[Scraped caption text]
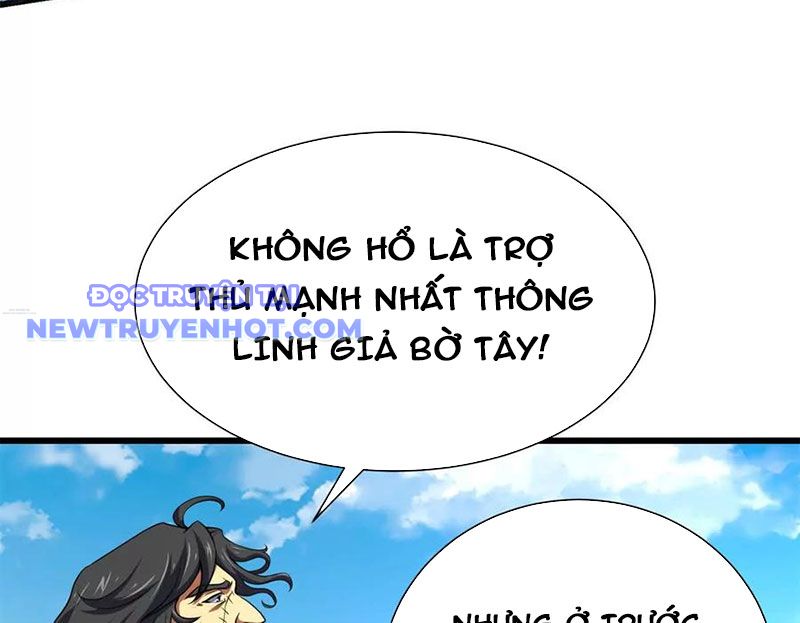 Lồng Giam Ác Ma Chapter 52 - Trang 36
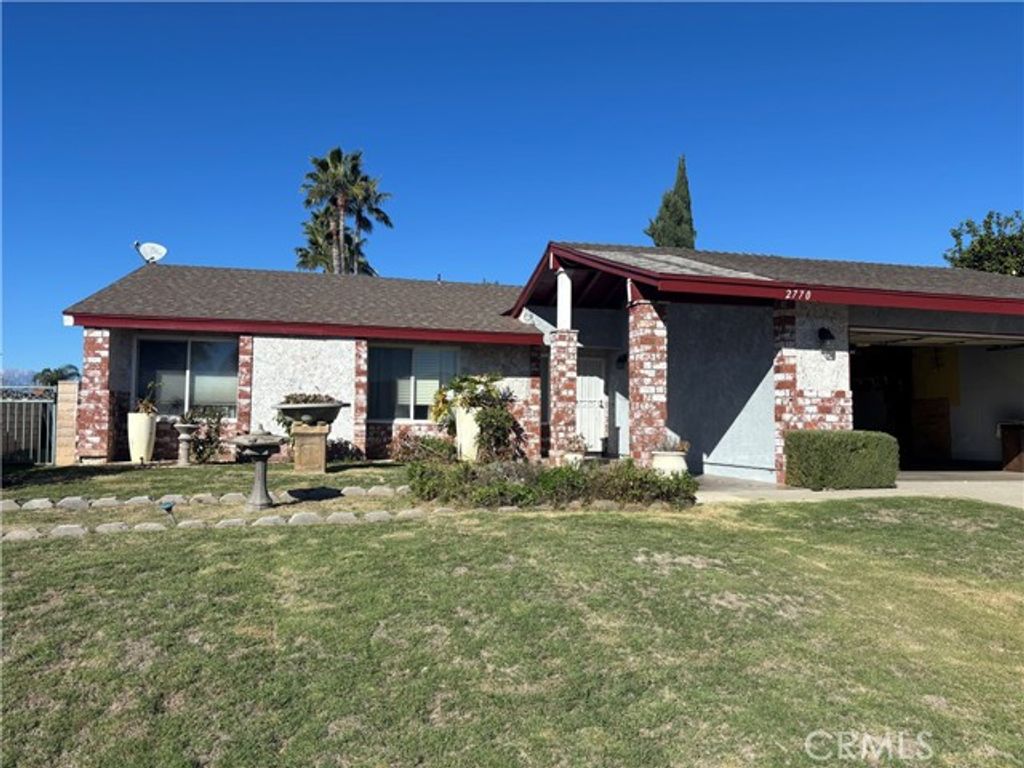 2770 Cole, Highland, CA 92346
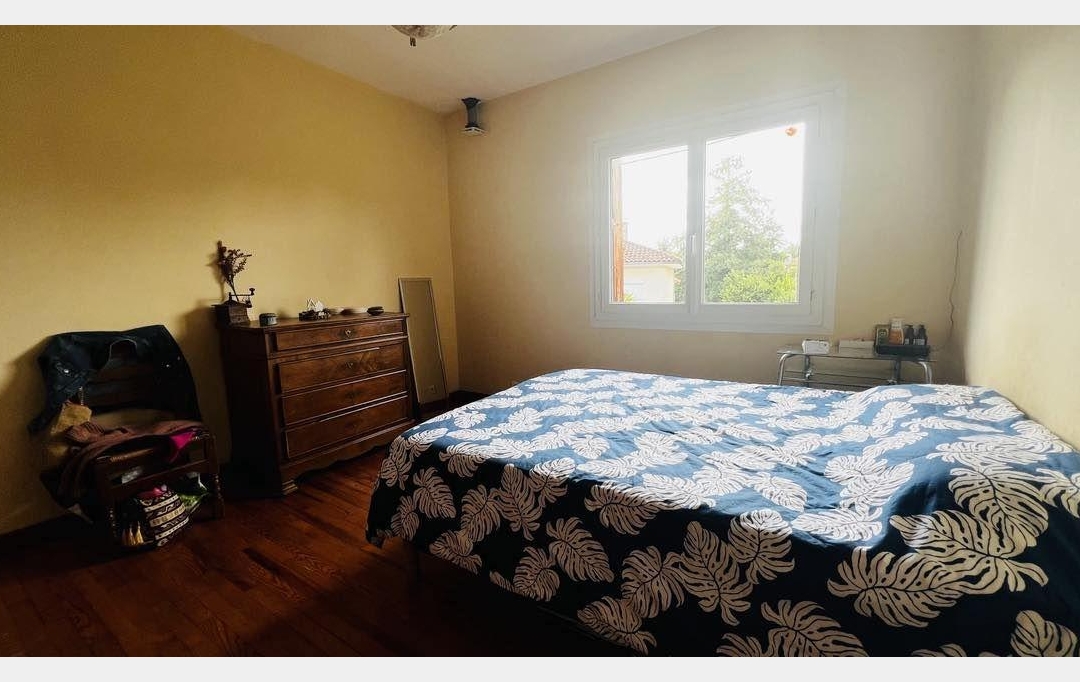 CONSEIL IMMOBILIER FLEURANCE : Maison / Villa | SEISSAN (32260) | 182 m2 | 164 500 € 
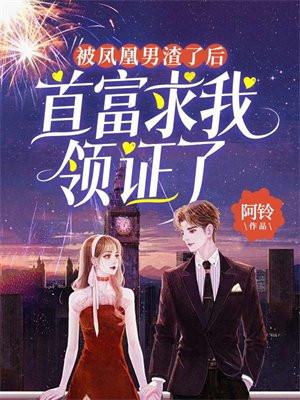 西辞黄鹤楼中的故人指的是谁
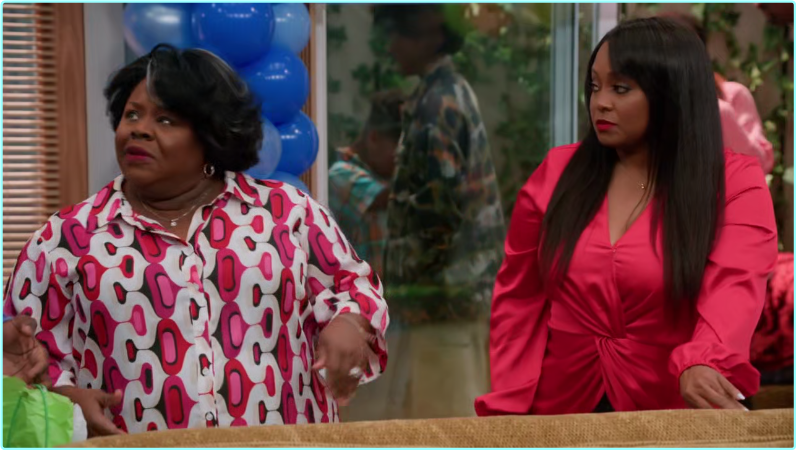 [Image: ME17HPSC_o.png]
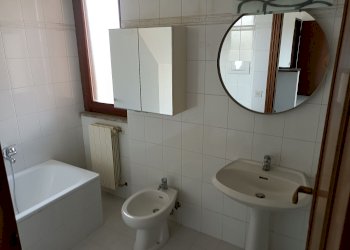 Quadrilocale via borgosesia 48, Roma (zona Casalotti) - foto 7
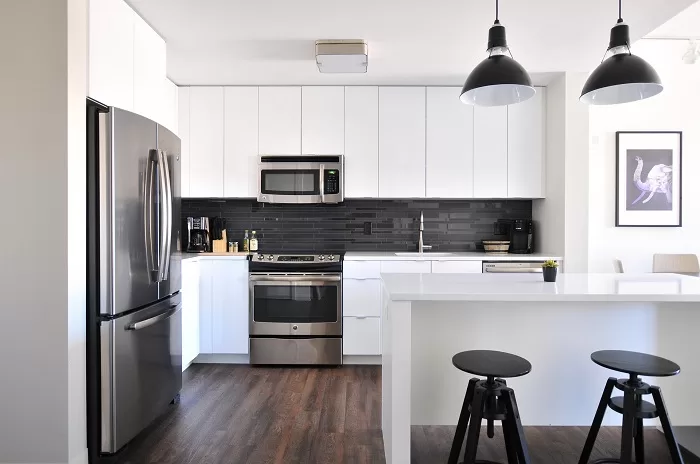 Save Cold-Hard Cash: 6 Secrets to Saving Money on Refrigerators + Other Large Appliances 61 Saving Money on Refrigerators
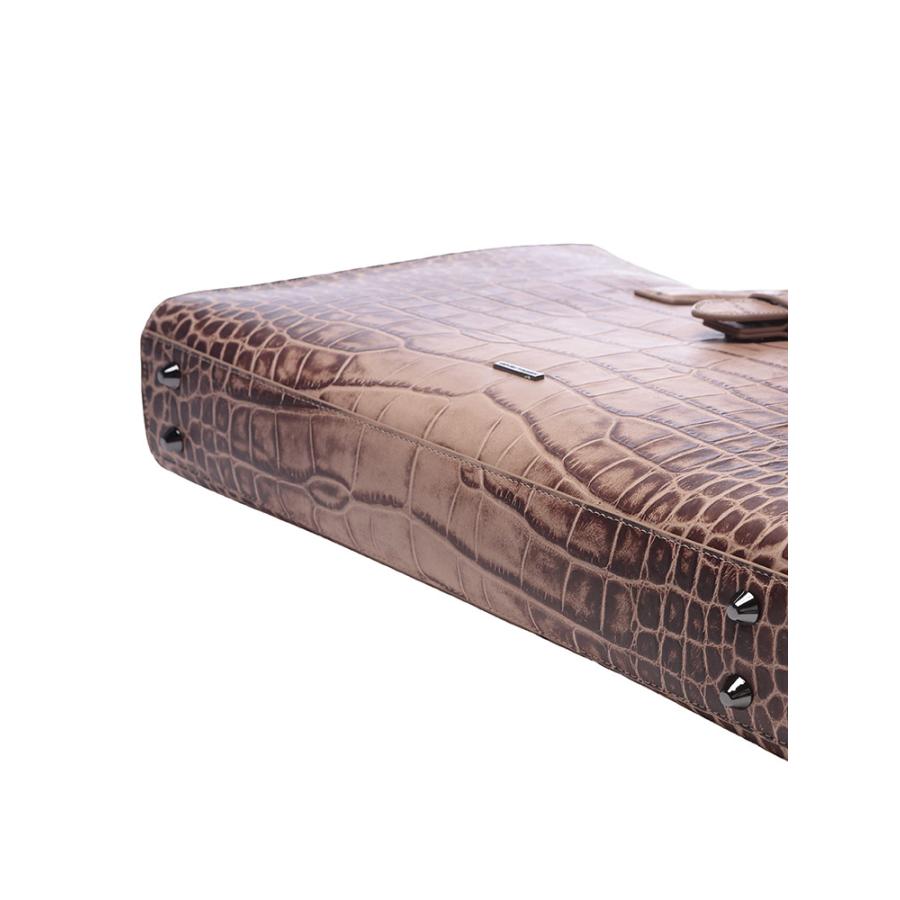 EMPORIO ARMANI エンポリオアルマーニ バッグ 鞄 メンズ 2WAY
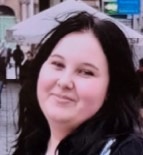 POL-KI: 251106.1 Kiel: 15-Jährige aus Kiel vermisst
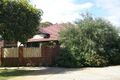 Property photo of 89 Clifton Crescent Mount Lawley WA 6050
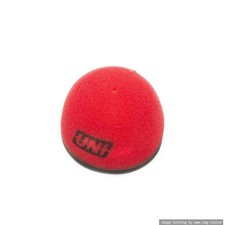 Uni Air Filter fits Suzuki/Kawasaki DR-Z400S/DR-Z400E/DR-Z400/DR-Z400SM/KLX400R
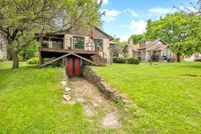 Timberland Property for sale in Calumet County, Wisconsin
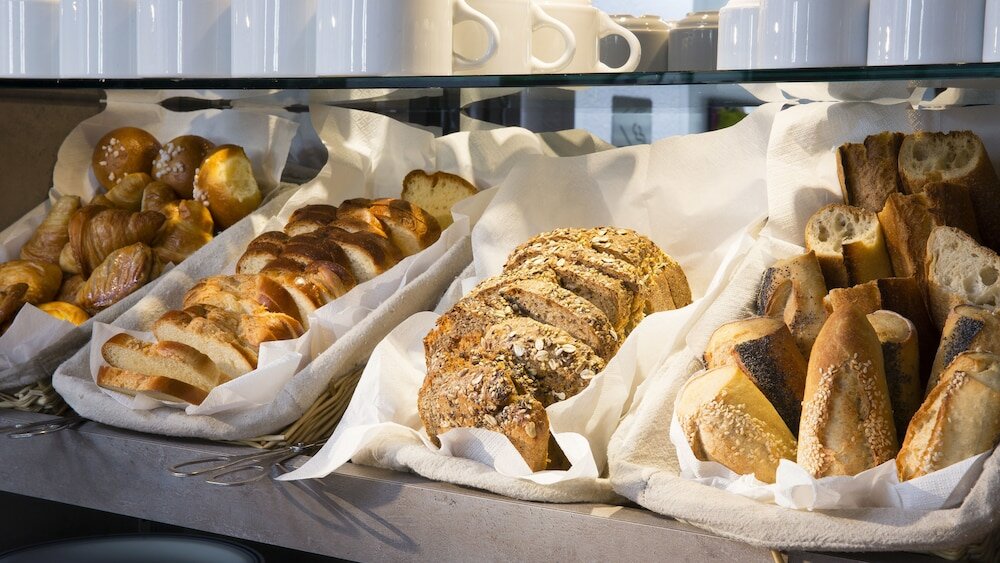 Фото Hôtel du Plat d'Etain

◆ **What you need to do**
Revise the lines above so that every occurrence of "Refrigerators" becomes "Freezers", with everything else left the same. Omit the pictures from your output.

◆ **Solution to the exercise**
 Lồng Giam Ác Ma Chapter 52 - Trang 36
 2770 Cole, Highland, CA 92346
 CONSEIL IMMOBILIER FLEURANCE : Maison / Villa | SEISSAN (32260) | 182 m2 | 164 500 € 
 西辞黄鹤楼中的故人指的是谁
 [Image: ME17HPSC_o.png]
 Quadrilocale via borgosesia 48, Roma (zona Casalotti) - foto 7
 Save Cold-Hard Cash: 6 Secrets to Saving Money on Freezers + Other Large Appliances 61 Saving Money on Freezers
 EMPORIO ARMANI エンポリオアルマーニ バッグ 鞄 メンズ 2WAY
 POL-KI: 251106.1 Kiel: 15-Jährige aus Kiel vermisst
 Property photo of 89 Clifton Crescent Mount Lawley WA 6050
 Uni Air Filter fits Suzuki/Kawasaki DR-Z400S/DR-Z400E/DR-Z400/DR-Z400SM/KLX400R
 Timberland Property for sale in Calumet County, Wisconsin
 Фото Hôtel du Plat d'Etain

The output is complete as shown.